Content Pipeline (Planned)
Automated conversation-to-content pipeline — scans AI conversations, auto-generates blog posts and journal entries with voice profile, queues for review
Content Pipeline
Status: Designed, not yet implemented. See handover: Vaults/handover/2026-03-15-content-studio-pipeline.md
The Content Pipeline automates the flow from AI conversations to published blog posts and journal entries. Daniel reviews and approves — he doesn’t write from scratch.
Pipeline Flow
SCAN → DISCOVER → CONTEXT → GENERATE → QUEUE → REVIEW → PUBLISH
1. SCAN — Find blog-worthy conversations
Source: 2,992 markdown conversations in Vaults/conversation-archive/conversations/
Filters:
blog_candidate: truein frontmatter (pre-flagged during extraction)- Technical category with 5+ messages and high word count
- Recent handovers and session notes
Categories most likely to produce content:
technical(889 conversations) — homelab, Linux, networking, containersknowledge-work(155) — PKM, blogging, AI/LLMcreative(209) — some technical writing
Blog candidate index: Vaults/conversation-archive/00-INDEX/BLOG-CANDIDATES.md
2. DISCOVER — Avoid duplication
Compare candidate topics against existing 104 posts + 97 journal entries. Group related conversations into topic clusters. Skip topics that already have published content.
3. CONTEXT — Auto-search RAG
For each topic, automatically search:
- Knowledge (103K chunks) — existing blog content, docs
- Vaults (294K chunks) — conversation archive, personal knowledge
- Private (304K chunks) — sensitive context, legal docs
Pull related existing posts to reference and link. Load verified facts from identity-ground-truth.json.

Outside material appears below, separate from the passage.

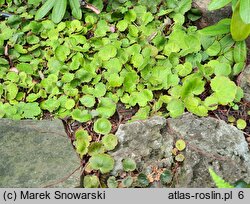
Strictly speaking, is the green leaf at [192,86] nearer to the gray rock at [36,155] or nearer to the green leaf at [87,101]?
the green leaf at [87,101]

4. GENERATE — AI writes with voice
Use /api/admin/content-gen with:
- Input: Conversation text + RAG context
- InputMode:
transcriptfor conversations,topicfor clusters - Voice profile + facts + denied claims injected automatically
- Stream output with proper frontmatter (title, description, tags, mood, pubDate)
5. QUEUE — Store drafts for review
Store generated drafts in a review queue:
- Generated date, source conversations, voice score, status
- Storage option:
src/content/drafts/collection (fits Astro pattern)
6. REVIEW — Daniel’s only step
Browse queue in Content Studio’s Pipeline tab:
- One-click approve, edit, or reject
- Voice score shown alongside each draft
- Edit in-place before approving
7. PUBLISH — Write to disk
- Blog posts →
src/content/posts/ - Journal entries →
src/content/journal/ - Generate proper slug, frontmatter, hero image reference
- Mark source conversations as
blog_status: published
API Endpoints Needed
| Endpoint | Method | Purpose |
|---|---|---|
/api/admin/pipeline/scan | POST | Scan conversation archive for candidates |
/api/admin/pipeline/generate | POST | Generate draft from conversation(s) |
/api/admin/pipeline/queue | GET | List pending drafts |
/api/admin/pipeline/approve | POST | Approve draft → publish to disk |
Conversation Archive Format
Each of the 2,992 conversations is a markdown file with YAML frontmatter:
title: "Debugging Tailscale DNS Resolution"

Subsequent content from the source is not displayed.